If you want you can even keep track of the indices from which the subsequences are taken. The recurrences above ensure that each pair of matching subsequences is counted exactly once.
If you want instead to count the number of common subsequences, all you need to do is to keep track of the size of the multisets involved. Similarly, if you want instead to determine the longest common subsequence, all you need to do is keep track of that. In the latter case, double counting of subsequences is allowed (since we are only interested in the maximum length anyhow), and this simplifies the recurrence.

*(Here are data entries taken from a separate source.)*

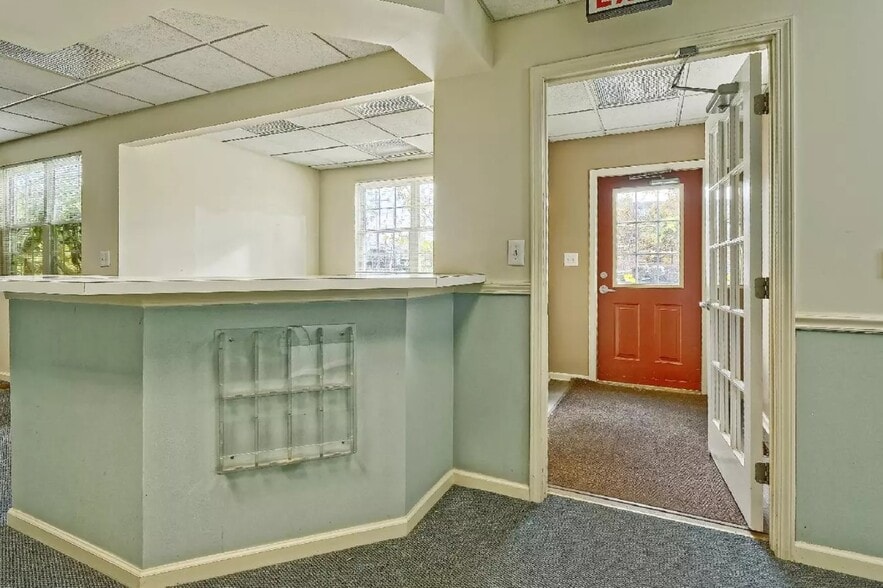 309 NJ-45, Mannington Township, NJ for sale - Interior Photo - Image 3 of 3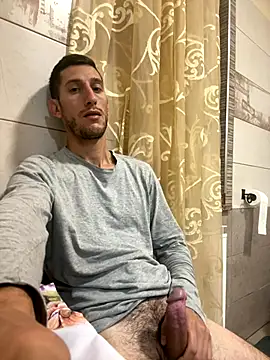 Snapshot of Gionnytav chatting on 10-18-25, 06:37 Gionnytav online show from 10-18-25, 06:37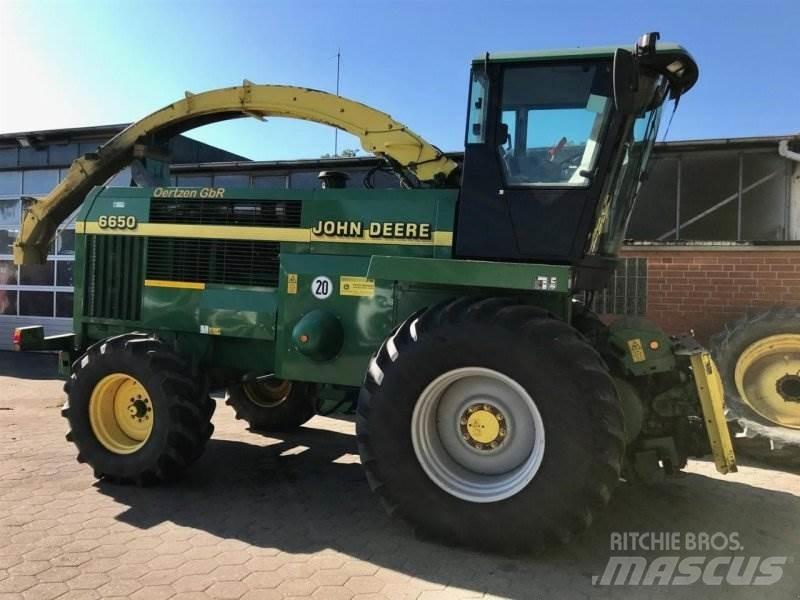 John Deere 6650 Feldhäcksler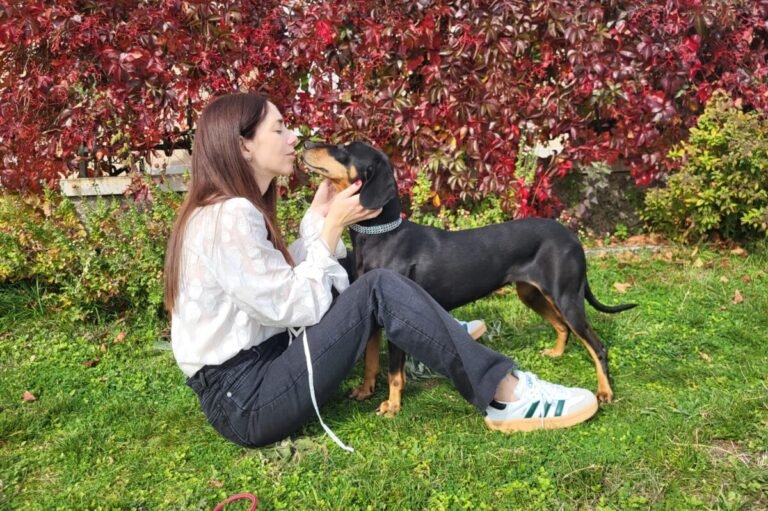 Jelena Musikic with her Montenegrin Mountain Hound Rina in the city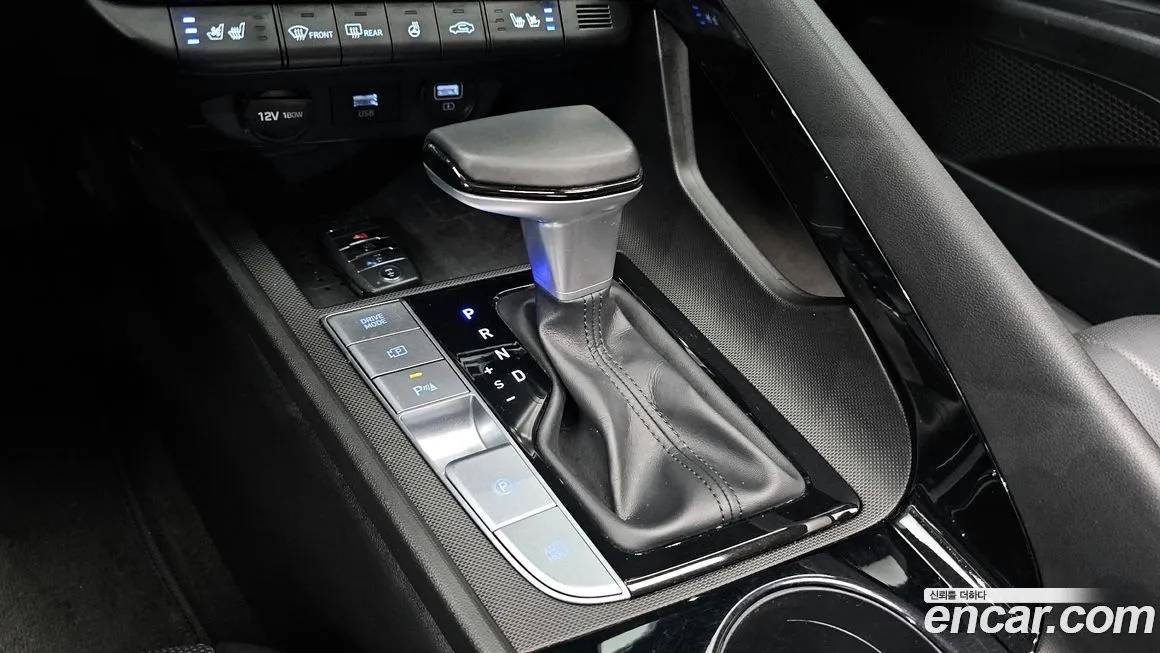 Hyundai AVANTE — фото 9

Indeed, if you are interested just in the set of common subsequences, then you can use a simpler recurrence. Let $\mathcal{V}(i,j)$ denote the set of common subsequences of $s_1,\ldots,s_i$ and $t_1,\ldots,t_j$. The sets $\mathcal{V}(i,j)$ obey the recurrence: $$ \mathcal{V}(i,j) = \mathcal{V}(i,j-1) \cup \mathcal{V}(i-1,j) \cup \begin{cases} \emptyset & \text{if } s_i \neq t_j, \\ \{ws_i : w \in \mathcal{V}(i-1,j-1)\} & \text{if } s_i = t_j, \end{cases} $$ with base cases $\mathcal{V}(i,0) = \mathcal{V}(0,j) = \{\epsilon\}$. This is the form of the standard recurrence for longest common subsequence.
If you're interested in multisets but prefer a simpler recurrence, you can use the geekstogeeks idea, which requires multiset subtraction to avoid double counting. Let $\mathcal{W}(i,j)$ denote the multiset of common subsequences of $s_1,\ldots,s_i$ and $t_1,\ldots,t_j$, which obeys the following recursion: $$ \mathcal{W}(i,j) = \mathcal{W}(i,j-1) \cup (\mathcal{W}(i-1,j) \setminus \mathcal{W}(i-1,j-1)) \cup \begin{cases} \emptyset & \text{if } s_i \neq t_j, \\ \{ws_i : w \in \mathcal{W}(i-1,j-1)\} & \text{if } s_i = t_j, \end{cases} $$ with base cases $\mathcal{W}(i,0) = \mathcal{W}(0,j) = \{\epsilon\}$. Depending on the application, the operation of multiset subtraction could be unavailable, and in this case you can use the idea outlined at the beginning of the answer.